======== TEXT

When Koose Muniswamy Veerappan was shot dead, the foremost question was: `How did the police personnel manage to do what they could not for nearly two decades?' But the question could as easily have been: `What took them so long?' SURESH NAMBATH looks back on a long manhunt.

REUTERS

THE longer it takes, the harder it looks. But the easier it gets. As old age and illness slowed down Koose Muniswamy Veerappan, the Special Task Forces (STF) of Tamil Nadu and Karnataka, for long in the hunt for the forest brigand, were learning from their mistakes. Time worked against Veerappan, while patience began to yield rich dividends for the STF personnel.

`What took them so long?'

When Veerappan was shot dead on the night of October 18, 2004, the foremost question was: "How did the police personnel manage to do what they could not for nearly two decades?" But the question could as easily have been: "What took them so long?" The long and, until now, fruitless hunt for the bandit had provoked all-round cynicism about the capabilities of the police personnel. So much so, when the STF finally tasted success, it seemed like a superhuman effort.

No doubt aided by the bandit's infirmities, the STF did put in an extra-ordinary amount of time and resources to successfully hunt down a man who, over the last 40 years, had killed more than a hundred people, shot more than 2,000 elephants, and felled a forestful of sandalwood trees.

Not arms and men, but tact and cunning were in short supply as the Governments of Tamil Nadu and Karnataka, supported by the Centre, ordered his capture dead or alive. Having lived most of his life in the forest, Veerappan was more than a match for conventionally trained commandos. With 6,000-square kilometre forest area as his area of operation, the bandit could evade search teams. Unless absolutely necessary, he would avoid confrontation with security personnel who, though slow-moving on forest terrain, were better armed.

================
======== DATA EXCERPTS

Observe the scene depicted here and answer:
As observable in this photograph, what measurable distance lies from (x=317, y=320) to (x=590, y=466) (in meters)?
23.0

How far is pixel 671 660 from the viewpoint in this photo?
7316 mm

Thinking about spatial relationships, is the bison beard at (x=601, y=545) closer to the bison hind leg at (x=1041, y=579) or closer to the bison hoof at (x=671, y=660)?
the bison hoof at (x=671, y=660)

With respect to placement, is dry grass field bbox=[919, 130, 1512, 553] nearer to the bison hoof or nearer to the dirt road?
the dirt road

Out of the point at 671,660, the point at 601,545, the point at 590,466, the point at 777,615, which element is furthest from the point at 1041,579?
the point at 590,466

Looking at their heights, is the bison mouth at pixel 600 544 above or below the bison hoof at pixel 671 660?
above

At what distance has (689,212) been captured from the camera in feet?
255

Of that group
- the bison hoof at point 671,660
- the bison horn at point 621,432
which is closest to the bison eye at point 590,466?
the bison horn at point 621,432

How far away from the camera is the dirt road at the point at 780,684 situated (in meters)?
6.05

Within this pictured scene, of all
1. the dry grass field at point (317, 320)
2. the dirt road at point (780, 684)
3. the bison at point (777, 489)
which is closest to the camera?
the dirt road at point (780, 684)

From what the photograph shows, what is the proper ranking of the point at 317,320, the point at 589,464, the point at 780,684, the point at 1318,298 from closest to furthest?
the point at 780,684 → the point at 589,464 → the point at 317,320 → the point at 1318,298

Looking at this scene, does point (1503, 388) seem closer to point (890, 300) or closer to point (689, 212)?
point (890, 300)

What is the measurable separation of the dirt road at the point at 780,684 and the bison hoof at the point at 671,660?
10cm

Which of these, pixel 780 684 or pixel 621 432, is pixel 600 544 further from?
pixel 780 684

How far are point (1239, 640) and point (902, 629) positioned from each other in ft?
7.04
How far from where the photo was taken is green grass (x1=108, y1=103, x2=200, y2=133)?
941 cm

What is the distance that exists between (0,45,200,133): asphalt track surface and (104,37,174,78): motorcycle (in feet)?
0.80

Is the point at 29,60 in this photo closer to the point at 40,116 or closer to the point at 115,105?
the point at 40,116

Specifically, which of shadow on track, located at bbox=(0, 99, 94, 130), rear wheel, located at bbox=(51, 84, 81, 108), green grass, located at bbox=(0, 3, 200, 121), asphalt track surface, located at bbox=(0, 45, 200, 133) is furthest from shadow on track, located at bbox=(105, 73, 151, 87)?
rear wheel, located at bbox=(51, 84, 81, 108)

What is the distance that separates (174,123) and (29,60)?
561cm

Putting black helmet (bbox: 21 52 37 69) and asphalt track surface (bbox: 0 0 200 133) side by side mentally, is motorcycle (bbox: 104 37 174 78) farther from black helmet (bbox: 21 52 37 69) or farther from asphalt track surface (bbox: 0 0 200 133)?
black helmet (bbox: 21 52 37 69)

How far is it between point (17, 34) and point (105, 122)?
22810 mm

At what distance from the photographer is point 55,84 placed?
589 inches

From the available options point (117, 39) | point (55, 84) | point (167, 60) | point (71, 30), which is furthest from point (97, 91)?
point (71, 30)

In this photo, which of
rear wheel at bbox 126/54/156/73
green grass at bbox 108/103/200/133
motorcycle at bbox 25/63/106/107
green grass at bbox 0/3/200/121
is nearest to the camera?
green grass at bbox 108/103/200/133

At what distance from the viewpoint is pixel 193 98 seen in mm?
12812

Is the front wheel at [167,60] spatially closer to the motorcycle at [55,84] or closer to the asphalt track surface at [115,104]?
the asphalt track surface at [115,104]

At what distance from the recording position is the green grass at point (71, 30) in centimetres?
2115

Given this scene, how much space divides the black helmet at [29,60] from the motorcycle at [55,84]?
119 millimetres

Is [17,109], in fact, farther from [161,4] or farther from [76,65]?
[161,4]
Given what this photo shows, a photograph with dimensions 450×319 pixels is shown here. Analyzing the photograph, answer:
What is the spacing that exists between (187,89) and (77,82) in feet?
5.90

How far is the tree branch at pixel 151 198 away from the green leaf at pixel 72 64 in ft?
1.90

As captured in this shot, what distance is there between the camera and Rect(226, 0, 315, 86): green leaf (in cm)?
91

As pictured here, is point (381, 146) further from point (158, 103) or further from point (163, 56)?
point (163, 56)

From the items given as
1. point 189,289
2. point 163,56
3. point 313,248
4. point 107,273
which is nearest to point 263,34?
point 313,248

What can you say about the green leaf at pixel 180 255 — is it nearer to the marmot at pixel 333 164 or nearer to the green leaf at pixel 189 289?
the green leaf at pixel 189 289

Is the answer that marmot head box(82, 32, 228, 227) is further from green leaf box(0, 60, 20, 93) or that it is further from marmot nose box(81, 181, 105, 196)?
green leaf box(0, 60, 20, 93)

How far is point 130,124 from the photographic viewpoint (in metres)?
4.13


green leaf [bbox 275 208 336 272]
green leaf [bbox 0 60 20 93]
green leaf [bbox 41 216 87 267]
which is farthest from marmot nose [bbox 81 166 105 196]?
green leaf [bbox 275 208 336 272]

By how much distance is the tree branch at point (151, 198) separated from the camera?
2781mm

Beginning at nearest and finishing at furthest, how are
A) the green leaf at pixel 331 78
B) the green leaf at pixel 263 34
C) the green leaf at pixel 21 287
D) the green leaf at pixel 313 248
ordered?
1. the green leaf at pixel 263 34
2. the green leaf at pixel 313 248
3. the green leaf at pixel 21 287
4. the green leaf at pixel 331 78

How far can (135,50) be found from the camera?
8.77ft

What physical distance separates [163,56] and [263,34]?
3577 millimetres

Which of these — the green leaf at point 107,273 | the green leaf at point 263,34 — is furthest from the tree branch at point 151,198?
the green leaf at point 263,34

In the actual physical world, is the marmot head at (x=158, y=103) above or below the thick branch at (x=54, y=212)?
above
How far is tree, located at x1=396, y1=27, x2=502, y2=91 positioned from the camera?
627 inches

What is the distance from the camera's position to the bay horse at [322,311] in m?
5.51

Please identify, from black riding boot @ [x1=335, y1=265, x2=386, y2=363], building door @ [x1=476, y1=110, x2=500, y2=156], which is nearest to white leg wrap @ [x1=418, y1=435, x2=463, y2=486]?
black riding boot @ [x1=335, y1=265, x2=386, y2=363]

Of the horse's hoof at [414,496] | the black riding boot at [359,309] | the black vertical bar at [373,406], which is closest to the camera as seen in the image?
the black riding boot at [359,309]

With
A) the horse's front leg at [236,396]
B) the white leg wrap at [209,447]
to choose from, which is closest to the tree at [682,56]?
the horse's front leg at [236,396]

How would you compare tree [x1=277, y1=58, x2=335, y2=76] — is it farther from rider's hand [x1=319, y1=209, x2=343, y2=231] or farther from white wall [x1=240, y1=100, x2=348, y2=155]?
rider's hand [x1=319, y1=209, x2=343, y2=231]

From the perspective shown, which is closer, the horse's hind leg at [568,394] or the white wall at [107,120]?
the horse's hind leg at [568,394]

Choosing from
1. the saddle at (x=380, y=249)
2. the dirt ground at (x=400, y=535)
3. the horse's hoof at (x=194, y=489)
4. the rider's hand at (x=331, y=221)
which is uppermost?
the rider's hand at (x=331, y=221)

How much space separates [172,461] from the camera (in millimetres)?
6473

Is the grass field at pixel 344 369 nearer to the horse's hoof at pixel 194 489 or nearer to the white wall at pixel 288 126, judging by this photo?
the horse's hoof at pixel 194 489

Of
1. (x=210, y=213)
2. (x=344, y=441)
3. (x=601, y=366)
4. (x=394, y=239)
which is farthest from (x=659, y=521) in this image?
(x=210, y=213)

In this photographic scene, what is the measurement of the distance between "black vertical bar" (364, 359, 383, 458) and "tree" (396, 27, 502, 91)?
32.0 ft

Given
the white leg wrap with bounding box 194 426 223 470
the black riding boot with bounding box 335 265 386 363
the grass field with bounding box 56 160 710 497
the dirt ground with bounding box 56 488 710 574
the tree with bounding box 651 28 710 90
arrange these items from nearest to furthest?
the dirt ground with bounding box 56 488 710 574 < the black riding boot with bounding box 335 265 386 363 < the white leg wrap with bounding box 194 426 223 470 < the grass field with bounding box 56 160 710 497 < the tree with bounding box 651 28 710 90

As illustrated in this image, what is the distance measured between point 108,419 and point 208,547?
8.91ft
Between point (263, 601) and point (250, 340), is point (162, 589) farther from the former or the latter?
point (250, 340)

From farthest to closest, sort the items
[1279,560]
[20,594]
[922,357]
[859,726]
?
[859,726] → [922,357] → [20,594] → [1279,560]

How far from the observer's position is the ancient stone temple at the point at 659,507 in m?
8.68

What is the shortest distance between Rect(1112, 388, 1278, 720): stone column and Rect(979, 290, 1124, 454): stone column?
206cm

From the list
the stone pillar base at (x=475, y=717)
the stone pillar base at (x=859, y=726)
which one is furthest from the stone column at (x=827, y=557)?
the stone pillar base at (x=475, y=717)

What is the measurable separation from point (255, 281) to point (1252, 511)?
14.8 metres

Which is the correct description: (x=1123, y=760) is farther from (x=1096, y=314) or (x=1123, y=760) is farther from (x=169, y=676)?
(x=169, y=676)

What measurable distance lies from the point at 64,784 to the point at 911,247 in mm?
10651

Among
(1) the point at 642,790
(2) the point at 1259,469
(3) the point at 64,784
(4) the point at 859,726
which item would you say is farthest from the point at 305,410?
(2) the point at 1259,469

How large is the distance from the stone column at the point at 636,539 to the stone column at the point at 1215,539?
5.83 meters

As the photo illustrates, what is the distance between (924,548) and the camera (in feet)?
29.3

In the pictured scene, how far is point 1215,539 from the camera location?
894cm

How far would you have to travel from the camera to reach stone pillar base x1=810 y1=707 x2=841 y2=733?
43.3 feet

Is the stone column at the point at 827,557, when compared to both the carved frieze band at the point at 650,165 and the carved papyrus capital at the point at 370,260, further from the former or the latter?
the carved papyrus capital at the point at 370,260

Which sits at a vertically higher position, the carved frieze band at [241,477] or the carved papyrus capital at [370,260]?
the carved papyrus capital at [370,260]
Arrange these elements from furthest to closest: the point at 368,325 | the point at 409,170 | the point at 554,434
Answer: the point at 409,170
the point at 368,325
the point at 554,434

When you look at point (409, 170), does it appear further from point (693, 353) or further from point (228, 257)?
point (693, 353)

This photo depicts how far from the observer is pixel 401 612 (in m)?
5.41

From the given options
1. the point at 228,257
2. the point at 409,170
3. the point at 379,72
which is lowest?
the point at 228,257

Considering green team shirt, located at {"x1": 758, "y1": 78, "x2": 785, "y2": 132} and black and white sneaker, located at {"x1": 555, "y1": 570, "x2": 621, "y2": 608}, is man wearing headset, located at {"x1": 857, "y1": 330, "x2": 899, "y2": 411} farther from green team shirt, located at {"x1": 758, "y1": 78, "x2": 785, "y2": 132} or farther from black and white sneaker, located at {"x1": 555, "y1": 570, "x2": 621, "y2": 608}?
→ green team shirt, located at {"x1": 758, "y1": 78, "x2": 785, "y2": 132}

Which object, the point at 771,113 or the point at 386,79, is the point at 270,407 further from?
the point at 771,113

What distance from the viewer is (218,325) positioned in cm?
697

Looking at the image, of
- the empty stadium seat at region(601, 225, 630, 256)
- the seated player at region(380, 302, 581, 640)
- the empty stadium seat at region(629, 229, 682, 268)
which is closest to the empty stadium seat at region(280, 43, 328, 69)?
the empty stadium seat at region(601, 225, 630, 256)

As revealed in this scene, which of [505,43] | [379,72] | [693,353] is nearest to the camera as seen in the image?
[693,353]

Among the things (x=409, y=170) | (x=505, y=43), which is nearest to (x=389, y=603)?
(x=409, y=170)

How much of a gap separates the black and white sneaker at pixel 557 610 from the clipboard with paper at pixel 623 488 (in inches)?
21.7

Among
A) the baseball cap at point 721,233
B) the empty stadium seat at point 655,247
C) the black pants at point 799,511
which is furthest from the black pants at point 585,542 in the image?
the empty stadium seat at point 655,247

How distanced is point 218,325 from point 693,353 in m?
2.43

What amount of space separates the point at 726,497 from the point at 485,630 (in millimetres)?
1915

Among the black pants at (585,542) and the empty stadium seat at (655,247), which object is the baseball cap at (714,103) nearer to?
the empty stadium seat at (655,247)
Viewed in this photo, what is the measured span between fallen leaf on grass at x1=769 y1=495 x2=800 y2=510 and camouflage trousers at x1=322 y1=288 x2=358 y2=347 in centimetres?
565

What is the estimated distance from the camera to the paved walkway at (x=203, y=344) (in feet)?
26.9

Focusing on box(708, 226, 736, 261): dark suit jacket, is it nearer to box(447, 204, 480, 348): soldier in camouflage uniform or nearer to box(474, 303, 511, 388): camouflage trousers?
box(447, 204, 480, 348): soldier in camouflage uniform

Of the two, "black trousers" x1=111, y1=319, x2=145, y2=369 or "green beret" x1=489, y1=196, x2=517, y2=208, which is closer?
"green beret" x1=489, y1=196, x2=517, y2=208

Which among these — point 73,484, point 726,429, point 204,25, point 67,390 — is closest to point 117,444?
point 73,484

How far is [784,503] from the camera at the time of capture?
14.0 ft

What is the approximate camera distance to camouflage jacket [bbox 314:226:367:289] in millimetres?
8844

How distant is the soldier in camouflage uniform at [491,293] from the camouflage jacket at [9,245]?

================

▶ [WHAT TO WORK ON]
- a) List the three deeds that the article on the hunt for Veerappan attributes to him over the last 40 years.
- b) Write the next part of the article on the hunt for Veerappan, starting after its final sentence.

▶ [ANSWERS TO THE EXERCISES]
- a)
- Killed more than a hundred people
- Shot more than 2,000 elephants
- Felled a forestful of sandalwood trees

- b)
If Veerappan did have a score to settle with forest or police personnel, he did so by luring them into the jungle, and then surprising them. He never chose to go after his hunters. If he chased anyone, it was only his kidnap victims. Thus, the Deputy Conservator of Forests in Karnataka, Srinivas, was enticed with an offer of surrender and killed inside the forest. Srinivas had managed to wean away his gang members, and interrupted his supply chain of food and sandalwood.

A similar tactic was used in the killing of Superintendent of Police Harikrishna, who had launched an intensive search for the brigand. A Veerappan loyalist, pretending to be an "informer", gave details of Veerappan's place of hideout. When Harikrishna led a police party into the jungle, he was riddled with bullets.

THE HINDU PHOTO LIBRARY

Not surprisingly, the STF succeeded only when they imitated him. Rather than play to his strengths by searching for him in the forest, the STF decided to lure him out into the civilised world.

In this, they were helped not only by Veerappan's illnesses, but also by his need for the comforts of the civilised world. His modern gadgets aside, Veerappan, in his later years, depended entirely on the world outside the forest for his day-to-day requirements. With the ransom amounts obtained from his kidnapping ventures, he sourced his supplies of food and other provisions from villages on the fringe of the forest. This no doubt increased his exposure to the intelligence network of the STF.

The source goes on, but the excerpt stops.